INPUT DATA
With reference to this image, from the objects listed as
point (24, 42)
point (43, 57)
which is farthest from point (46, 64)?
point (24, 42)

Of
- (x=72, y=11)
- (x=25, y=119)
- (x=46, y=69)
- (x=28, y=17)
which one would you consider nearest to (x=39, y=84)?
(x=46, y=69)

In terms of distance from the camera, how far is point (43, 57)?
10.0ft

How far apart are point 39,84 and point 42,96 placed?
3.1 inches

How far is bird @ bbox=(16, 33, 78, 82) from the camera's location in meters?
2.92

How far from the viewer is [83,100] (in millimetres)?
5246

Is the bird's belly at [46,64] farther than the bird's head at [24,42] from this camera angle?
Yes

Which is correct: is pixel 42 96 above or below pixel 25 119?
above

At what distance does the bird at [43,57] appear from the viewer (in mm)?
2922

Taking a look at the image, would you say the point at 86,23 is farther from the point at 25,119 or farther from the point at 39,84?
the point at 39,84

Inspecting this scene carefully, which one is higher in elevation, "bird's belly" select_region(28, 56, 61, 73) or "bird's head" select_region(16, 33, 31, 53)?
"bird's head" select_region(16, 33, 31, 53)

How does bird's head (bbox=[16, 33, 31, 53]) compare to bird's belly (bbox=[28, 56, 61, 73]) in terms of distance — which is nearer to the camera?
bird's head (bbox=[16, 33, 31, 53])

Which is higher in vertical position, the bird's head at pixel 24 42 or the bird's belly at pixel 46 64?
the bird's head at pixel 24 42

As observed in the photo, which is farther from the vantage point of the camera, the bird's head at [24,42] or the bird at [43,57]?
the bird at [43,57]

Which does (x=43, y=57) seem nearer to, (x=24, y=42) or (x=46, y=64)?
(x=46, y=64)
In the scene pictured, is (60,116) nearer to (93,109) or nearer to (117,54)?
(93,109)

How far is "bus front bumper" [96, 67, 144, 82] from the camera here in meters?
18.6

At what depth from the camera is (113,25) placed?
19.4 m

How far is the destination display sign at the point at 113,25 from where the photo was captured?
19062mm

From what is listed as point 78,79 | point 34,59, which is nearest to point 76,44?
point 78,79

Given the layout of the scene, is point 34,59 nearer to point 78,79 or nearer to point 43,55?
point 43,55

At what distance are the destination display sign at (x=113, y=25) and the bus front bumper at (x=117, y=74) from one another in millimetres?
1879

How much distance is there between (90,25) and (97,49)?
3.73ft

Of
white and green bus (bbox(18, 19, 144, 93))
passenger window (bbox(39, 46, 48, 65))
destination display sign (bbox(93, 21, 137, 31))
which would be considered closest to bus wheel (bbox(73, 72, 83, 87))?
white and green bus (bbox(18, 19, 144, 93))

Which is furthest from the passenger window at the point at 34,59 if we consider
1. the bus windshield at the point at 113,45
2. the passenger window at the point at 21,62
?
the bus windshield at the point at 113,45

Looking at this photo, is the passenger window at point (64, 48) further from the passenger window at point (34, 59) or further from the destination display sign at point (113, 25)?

PROBLEM
Copy each record from above exactly, and include every line.

TASK OUTPUT
With reference to this image, from the objects listed as
point (24, 42)
point (43, 57)
which is farthest from point (46, 64)?
point (24, 42)

Of
- (x=72, y=11)
- (x=25, y=119)
- (x=46, y=69)
- (x=28, y=17)
which one would you consider nearest to (x=39, y=84)?
(x=46, y=69)

In terms of distance from the camera, how far is point (43, 57)?
10.0ft

How far apart are point 39,84 and point 42,96 placed?
3.1 inches

How far is bird @ bbox=(16, 33, 78, 82) from the camera's location in meters?
2.92

How far from the viewer is [83,100] (in millimetres)?
5246

Is the bird's belly at [46,64] farther than the bird's head at [24,42] from this camera angle?
Yes

Which is correct: is pixel 42 96 above or below pixel 25 119?
above

At what distance does the bird at [43,57] appear from the viewer (in mm)?
2922

Taking a look at the image, would you say the point at 86,23 is farther from the point at 25,119 or farther from the point at 39,84?
the point at 39,84

Inspecting this scene carefully, which one is higher in elevation, "bird's belly" select_region(28, 56, 61, 73) or "bird's head" select_region(16, 33, 31, 53)?
"bird's head" select_region(16, 33, 31, 53)

How does bird's head (bbox=[16, 33, 31, 53]) compare to bird's belly (bbox=[28, 56, 61, 73]) in terms of distance — which is nearer to the camera?
bird's head (bbox=[16, 33, 31, 53])

Which is higher in vertical position, the bird's head at pixel 24 42 or the bird's belly at pixel 46 64?
the bird's head at pixel 24 42

As observed in the photo, which is farther from the vantage point of the camera, the bird's head at [24,42] or the bird at [43,57]?
the bird at [43,57]

Which does (x=43, y=57) seem nearer to, (x=24, y=42) or (x=46, y=64)?
(x=46, y=64)
In the scene pictured, is (60,116) nearer to (93,109) or nearer to (117,54)?
(93,109)

How far is "bus front bumper" [96, 67, 144, 82] from the camera here in meters?
18.6

At what depth from the camera is (113,25) placed?
19.4 m

How far is the destination display sign at the point at 113,25 from where the photo was captured?
19062mm

From what is listed as point 78,79 | point 34,59, which is nearest to point 76,44?
point 78,79

Given the layout of the scene, is point 34,59 nearer to point 78,79 or nearer to point 43,55?
point 43,55

At what distance are the destination display sign at (x=113, y=25) and the bus front bumper at (x=117, y=74) from one another in millimetres?
1879

How much distance is there between (90,25) and (97,49)?
3.73ft

Of
white and green bus (bbox(18, 19, 144, 93))
passenger window (bbox(39, 46, 48, 65))
destination display sign (bbox(93, 21, 137, 31))
which would be considered closest to bus wheel (bbox(73, 72, 83, 87))?
white and green bus (bbox(18, 19, 144, 93))

Which is furthest from the passenger window at the point at 34,59 if we consider
1. the bus windshield at the point at 113,45
2. the passenger window at the point at 21,62
?
the bus windshield at the point at 113,45

Looking at this photo, is the passenger window at point (64, 48) further from the passenger window at point (34, 59) or further from the destination display sign at point (113, 25)?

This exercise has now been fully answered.